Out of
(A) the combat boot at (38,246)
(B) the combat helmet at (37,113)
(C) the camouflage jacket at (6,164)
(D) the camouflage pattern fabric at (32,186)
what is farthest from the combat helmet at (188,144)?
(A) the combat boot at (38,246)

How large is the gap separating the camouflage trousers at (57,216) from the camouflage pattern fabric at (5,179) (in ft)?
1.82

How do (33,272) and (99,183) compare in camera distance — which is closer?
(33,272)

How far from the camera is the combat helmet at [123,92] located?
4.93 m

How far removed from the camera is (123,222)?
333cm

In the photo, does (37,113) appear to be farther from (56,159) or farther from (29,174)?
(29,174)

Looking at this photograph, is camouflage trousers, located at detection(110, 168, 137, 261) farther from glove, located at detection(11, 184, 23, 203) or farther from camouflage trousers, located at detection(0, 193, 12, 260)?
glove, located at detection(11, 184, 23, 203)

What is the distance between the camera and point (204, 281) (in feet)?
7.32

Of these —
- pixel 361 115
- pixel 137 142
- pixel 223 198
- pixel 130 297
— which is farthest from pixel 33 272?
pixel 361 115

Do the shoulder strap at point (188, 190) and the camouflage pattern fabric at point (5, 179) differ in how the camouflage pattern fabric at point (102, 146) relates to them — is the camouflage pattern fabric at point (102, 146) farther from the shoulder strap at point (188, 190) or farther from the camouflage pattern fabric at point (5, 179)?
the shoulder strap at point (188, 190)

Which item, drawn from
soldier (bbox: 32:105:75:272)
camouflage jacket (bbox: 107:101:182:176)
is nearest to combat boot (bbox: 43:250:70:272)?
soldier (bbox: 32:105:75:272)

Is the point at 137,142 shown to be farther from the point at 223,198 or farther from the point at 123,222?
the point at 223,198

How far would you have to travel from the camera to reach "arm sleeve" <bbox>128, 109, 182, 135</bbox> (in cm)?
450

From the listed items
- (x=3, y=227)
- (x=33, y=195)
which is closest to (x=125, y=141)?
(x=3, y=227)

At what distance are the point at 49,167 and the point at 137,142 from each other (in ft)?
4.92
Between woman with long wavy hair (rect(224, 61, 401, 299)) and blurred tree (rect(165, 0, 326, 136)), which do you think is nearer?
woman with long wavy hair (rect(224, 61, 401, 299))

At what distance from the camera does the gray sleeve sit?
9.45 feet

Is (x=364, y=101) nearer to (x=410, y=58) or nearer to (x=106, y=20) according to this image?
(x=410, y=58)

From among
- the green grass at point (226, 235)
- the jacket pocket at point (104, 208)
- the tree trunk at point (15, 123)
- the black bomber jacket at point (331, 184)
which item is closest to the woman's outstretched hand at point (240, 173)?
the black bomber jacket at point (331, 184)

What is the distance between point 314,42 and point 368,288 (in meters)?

____

◆ STATED EXERCISE ◆
All of the entries must be quoted exactly; please include each one.

◆ THE OUTPUT ◆
Out of
(A) the combat boot at (38,246)
(B) the combat helmet at (37,113)
(C) the camouflage jacket at (6,164)
(D) the camouflage pattern fabric at (32,186)
what is farthest from the combat helmet at (188,144)?
(A) the combat boot at (38,246)

How large is the gap separating the camouflage trousers at (57,216) from the camouflage pattern fabric at (5,179) (in ft)?
1.82

How do (33,272) and (99,183) compare in camera distance — which is closer?
(33,272)

How far from the camera is the combat helmet at [123,92] located?
4.93 m

How far removed from the camera is (123,222)?
333cm

In the photo, does (37,113) appear to be farther from (56,159) or farther from (29,174)?
(29,174)

Looking at this photograph, is camouflage trousers, located at detection(110, 168, 137, 261) farther from glove, located at detection(11, 184, 23, 203) or farther from camouflage trousers, located at detection(0, 193, 12, 260)?
glove, located at detection(11, 184, 23, 203)

What is the distance between the camera and point (204, 281) (in feet)?
7.32

Of these —
- pixel 361 115
- pixel 137 142
- pixel 223 198
- pixel 130 297
— which is farthest from pixel 33 272?
pixel 361 115

Do the shoulder strap at point (188, 190) and the camouflage pattern fabric at point (5, 179) differ in how the camouflage pattern fabric at point (102, 146) relates to them — is the camouflage pattern fabric at point (102, 146) farther from the shoulder strap at point (188, 190) or farther from the camouflage pattern fabric at point (5, 179)?
the shoulder strap at point (188, 190)

Which item, drawn from
soldier (bbox: 32:105:75:272)
camouflage jacket (bbox: 107:101:182:176)
is nearest to combat boot (bbox: 43:250:70:272)?
soldier (bbox: 32:105:75:272)

Is the point at 137,142 shown to be farther from the point at 223,198 or farther from the point at 123,222?
the point at 223,198

How far would you have to travel from the camera to reach "arm sleeve" <bbox>128, 109, 182, 135</bbox> (in cm)?
450

From the listed items
- (x=3, y=227)
- (x=33, y=195)
which is closest to (x=125, y=141)?
(x=3, y=227)

At what distance are the point at 49,167 and the point at 137,142 from each other (in ft)?
4.92
Between woman with long wavy hair (rect(224, 61, 401, 299)) and blurred tree (rect(165, 0, 326, 136)), which do you think is nearer?
woman with long wavy hair (rect(224, 61, 401, 299))

At what distance from the camera does the gray sleeve sit?
9.45 feet

Is (x=364, y=101) nearer to (x=410, y=58) or nearer to (x=106, y=20) according to this image?
(x=410, y=58)

From among
- the green grass at point (226, 235)
- the jacket pocket at point (104, 208)
- the tree trunk at point (15, 123)
- the black bomber jacket at point (331, 184)
which item is closest to the woman's outstretched hand at point (240, 173)?
the black bomber jacket at point (331, 184)

What is the distance between point 314,42 and point 368,288 (in meters)?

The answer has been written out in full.